> [Requirements]
Could you copy out, word for word, the records below, from the line that contains "Of [35,82] and" through the end of the records, both ends included?
>>>
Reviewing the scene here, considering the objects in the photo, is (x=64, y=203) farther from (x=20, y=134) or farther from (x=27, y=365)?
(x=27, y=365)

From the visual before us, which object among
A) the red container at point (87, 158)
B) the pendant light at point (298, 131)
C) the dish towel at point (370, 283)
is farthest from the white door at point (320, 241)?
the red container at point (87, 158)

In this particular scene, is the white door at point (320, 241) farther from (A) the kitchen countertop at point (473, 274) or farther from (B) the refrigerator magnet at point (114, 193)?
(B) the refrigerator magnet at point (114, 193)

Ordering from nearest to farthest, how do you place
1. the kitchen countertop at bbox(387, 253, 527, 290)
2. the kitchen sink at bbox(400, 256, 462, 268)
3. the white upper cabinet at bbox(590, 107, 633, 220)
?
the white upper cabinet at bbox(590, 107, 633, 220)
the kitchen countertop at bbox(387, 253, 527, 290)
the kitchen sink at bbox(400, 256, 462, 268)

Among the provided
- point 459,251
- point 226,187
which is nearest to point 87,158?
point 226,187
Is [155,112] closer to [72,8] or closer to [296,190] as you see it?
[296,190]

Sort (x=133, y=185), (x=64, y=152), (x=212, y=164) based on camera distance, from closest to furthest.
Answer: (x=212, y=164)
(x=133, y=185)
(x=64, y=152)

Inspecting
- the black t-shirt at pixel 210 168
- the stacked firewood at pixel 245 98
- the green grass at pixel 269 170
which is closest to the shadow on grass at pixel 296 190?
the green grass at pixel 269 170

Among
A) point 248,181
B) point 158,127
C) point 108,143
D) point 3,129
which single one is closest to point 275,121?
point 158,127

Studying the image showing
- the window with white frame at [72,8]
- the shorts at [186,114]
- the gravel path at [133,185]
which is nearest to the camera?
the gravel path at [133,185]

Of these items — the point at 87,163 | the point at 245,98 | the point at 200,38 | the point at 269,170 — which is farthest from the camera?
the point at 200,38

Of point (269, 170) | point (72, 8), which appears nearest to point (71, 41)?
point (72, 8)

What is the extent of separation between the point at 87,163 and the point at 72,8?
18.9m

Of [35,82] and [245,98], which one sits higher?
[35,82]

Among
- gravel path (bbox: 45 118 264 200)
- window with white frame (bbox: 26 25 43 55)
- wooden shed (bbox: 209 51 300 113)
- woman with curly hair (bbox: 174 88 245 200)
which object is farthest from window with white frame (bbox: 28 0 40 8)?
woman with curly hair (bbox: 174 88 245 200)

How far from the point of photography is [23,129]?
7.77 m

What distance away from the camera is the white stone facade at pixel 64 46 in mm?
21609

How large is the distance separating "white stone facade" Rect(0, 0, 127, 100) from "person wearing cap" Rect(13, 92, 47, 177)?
<<<
> [Reply]
Of [35,82] and [245,98], which one sits higher?
[35,82]

Among
- gravel path (bbox: 45 118 264 200)
- window with white frame (bbox: 26 25 43 55)
- wooden shed (bbox: 209 51 300 113)
- woman with curly hair (bbox: 174 88 245 200)
which object is farthest from window with white frame (bbox: 28 0 40 8)?
woman with curly hair (bbox: 174 88 245 200)

How far from the point of photography is [23,129]?
7.77 m

What distance away from the camera is the white stone facade at pixel 64 46 in mm?
21609

How large is the distance separating "white stone facade" Rect(0, 0, 127, 100) from "person wearing cap" Rect(13, 92, 47, 177)?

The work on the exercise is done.